Optimization

The BoostCamp instructor stressed the importance of knowing the terminology.

Yesterday (2021.08.09) while looking into the AAE from optional assignment 2, I was overwhelmed. It was faster to count the words I knew in a single sentence than the ones I didn’t. Written in English, but it felt like alien language…

I think that’s the downside of self-teaching and accumulating scattered knowledge through internships and graduation projects. Let me at least nail down the terms used in ML.

With that in mind, I’ve documented even the terms I already knew, as long as they were covered in class.

Introduction

Gradient Descent

undefined

First-order iterative optimization algorithm for finding a local minimum of a differentiable function.

Hyper Parameter

Parameter: weights, bias, convolution weights, etc. — things that get updated during training. Hyper parameter: learning rate, network size, loss function type, etc. — things the developer sets manually.

Generalization

Typically, test error increases as training goes on.
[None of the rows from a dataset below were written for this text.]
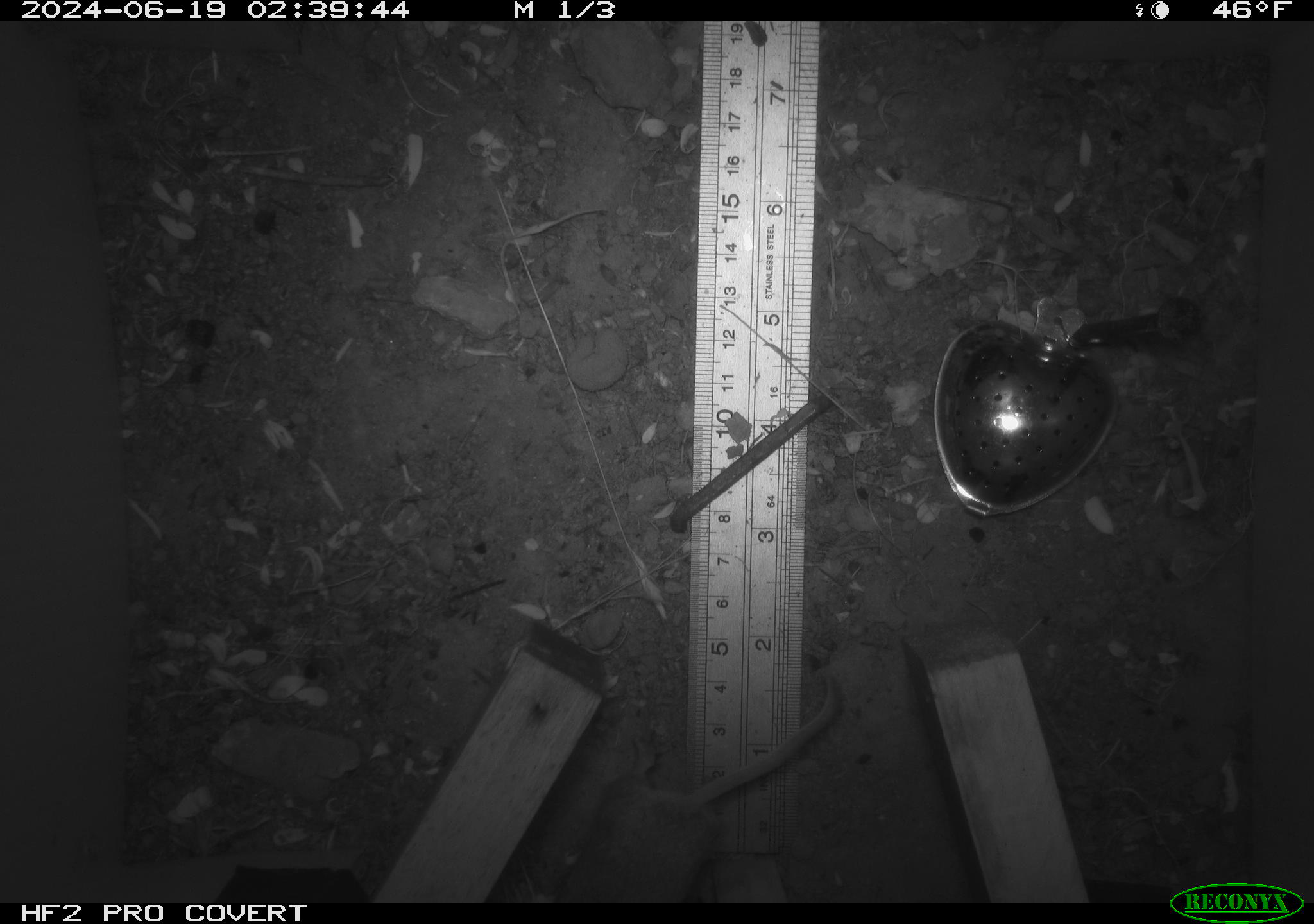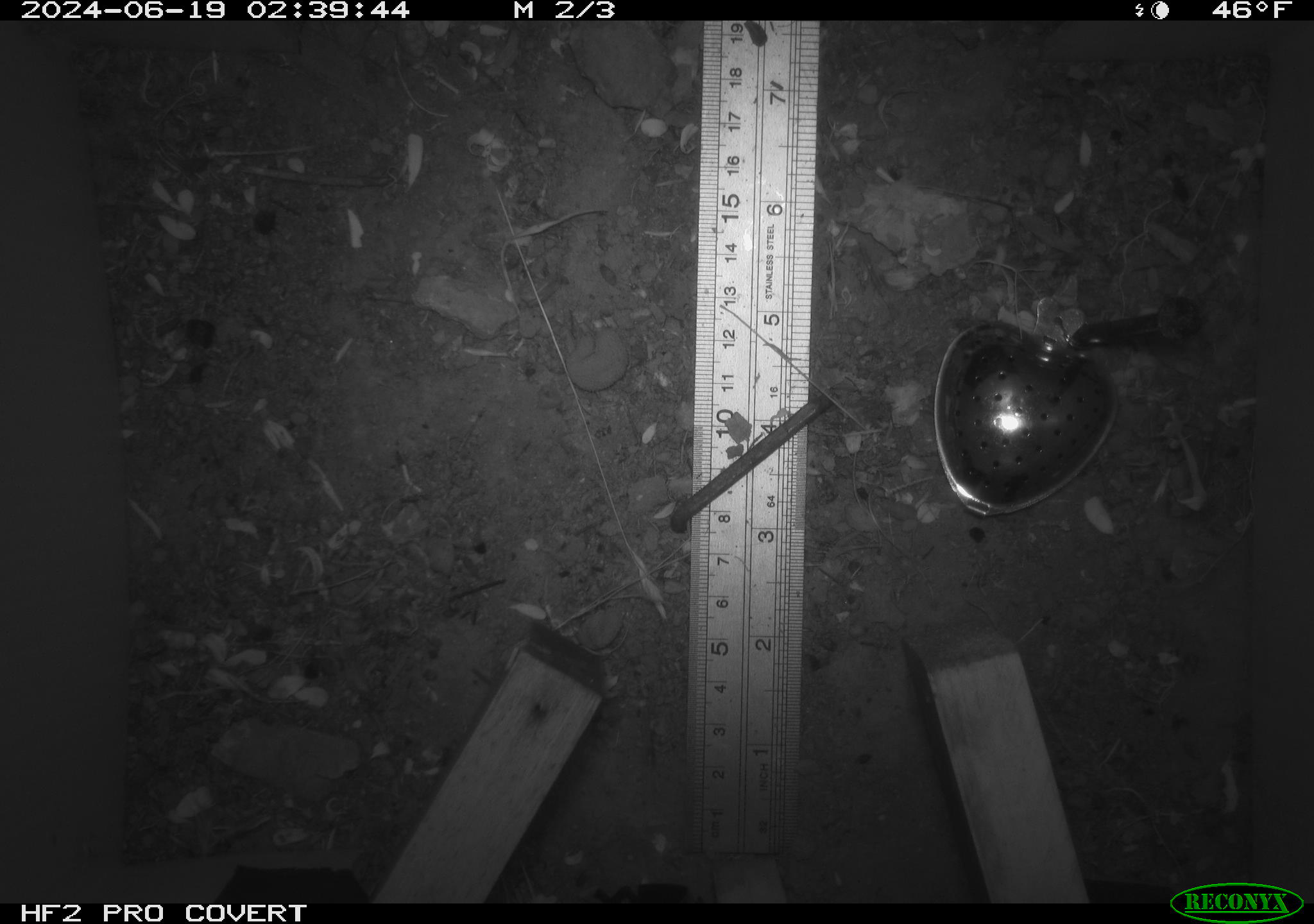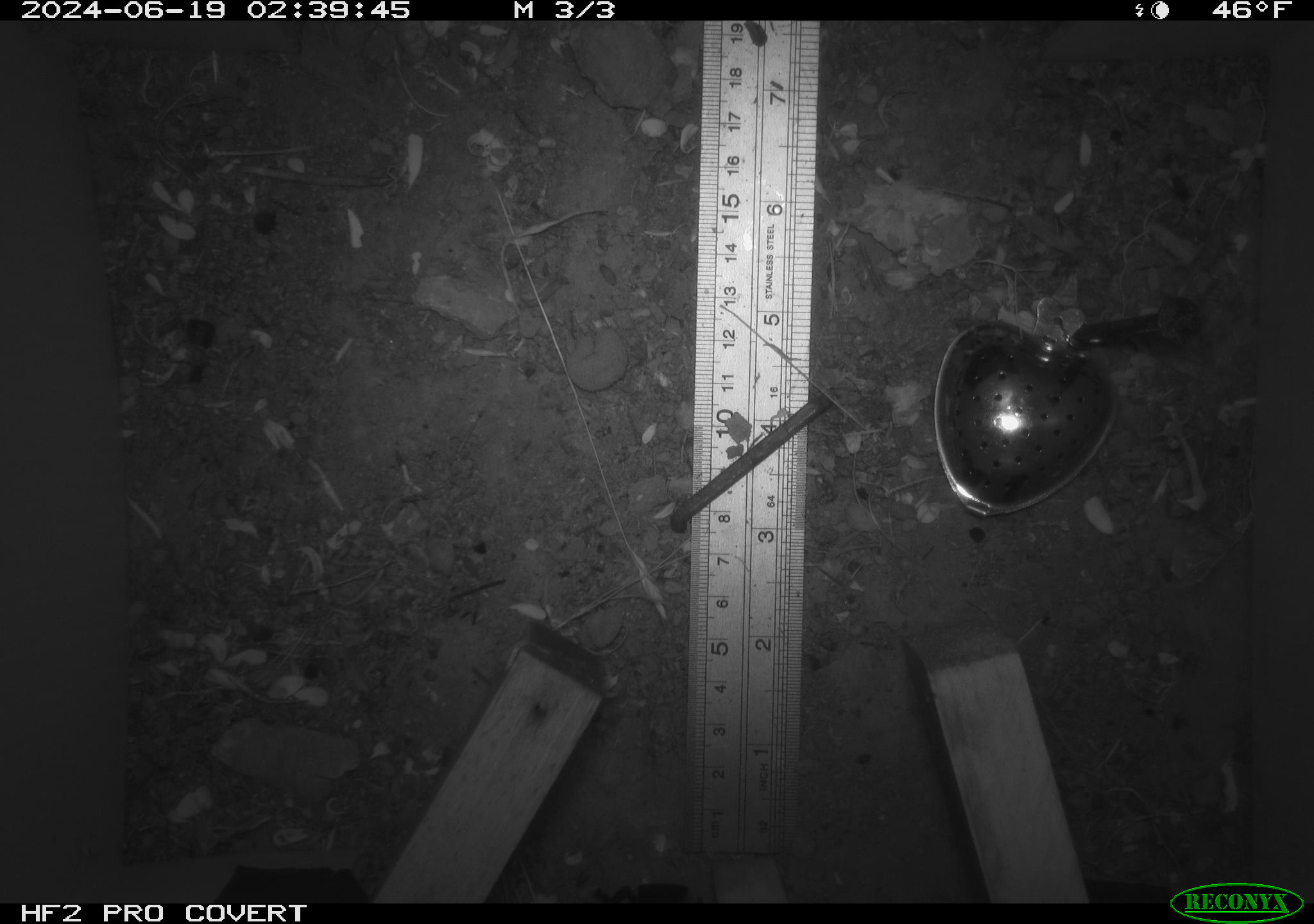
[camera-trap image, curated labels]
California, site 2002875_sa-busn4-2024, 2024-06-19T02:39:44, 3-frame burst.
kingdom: Animalia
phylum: Chordata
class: Mammalia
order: Rodentia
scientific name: Rodentia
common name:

The performance gap between train and test is called the generalization gap.

Good generalization performance = the model’s performance with training data is similar to its performance in general.

But good generalization performance doesn’t guarantee the model performs well. Because a model that hasn’t properly learned the training data could still have good generalization performance.

Underfitting, Overfitting

Overfitting: the model works well on training data but performs poorly in practice. Underfitting: training didn’t go well enough; the model hasn’t even learned properly.

Of course, the figure above only illustrates the concept. The overfitting example might actually be the desired result in some cases. Judge based on problem definition, domain knowledge, and other factors.

Cross-validation

K-fold validation. ref: https://blog.quantinsti.com/cross-validation-machine-learning-trading-models/

Split training data into k parts.
Use k-1 parts for training.
Use the remaining 1 part for validation.

There’s usually no clue for hyper parameters! So cross validation is used to find the optimal hyper parameter combination.

Once optimal hyper parameters are found, fix them and train on all available training data.

Obviously, test data should never be used in training in any way. It’s essentially cheating. And cheating doesn’t even guarantee a good model.

Bias, Variance

ref: https://work.caltech.edu/telecourse

Think of it like shot groupings on a target. Variance

How consistent the output is for a given input.
Lower = more consistent.
Higher = less consistent.

Bias

How far the output is from the desired value.

Bias and Variance Tradeoff

Assume noise is present in the training data. We can derive that what we are minimizing (cost) can be decomposed into three different parts: $bias^2$ , $variance$ , and $noise$ .

The value I’m minimizing is a single number, but it consists of three components. And these three components have a trade-off relationship — when something decreases, something else increases.

So cost can be decomposed into these three terms. Bias and variance are typically said to have a trade-off.

Bootstrapping

A term from statistics. Bootstrapping is any test or metric that uses random sampling with replacement.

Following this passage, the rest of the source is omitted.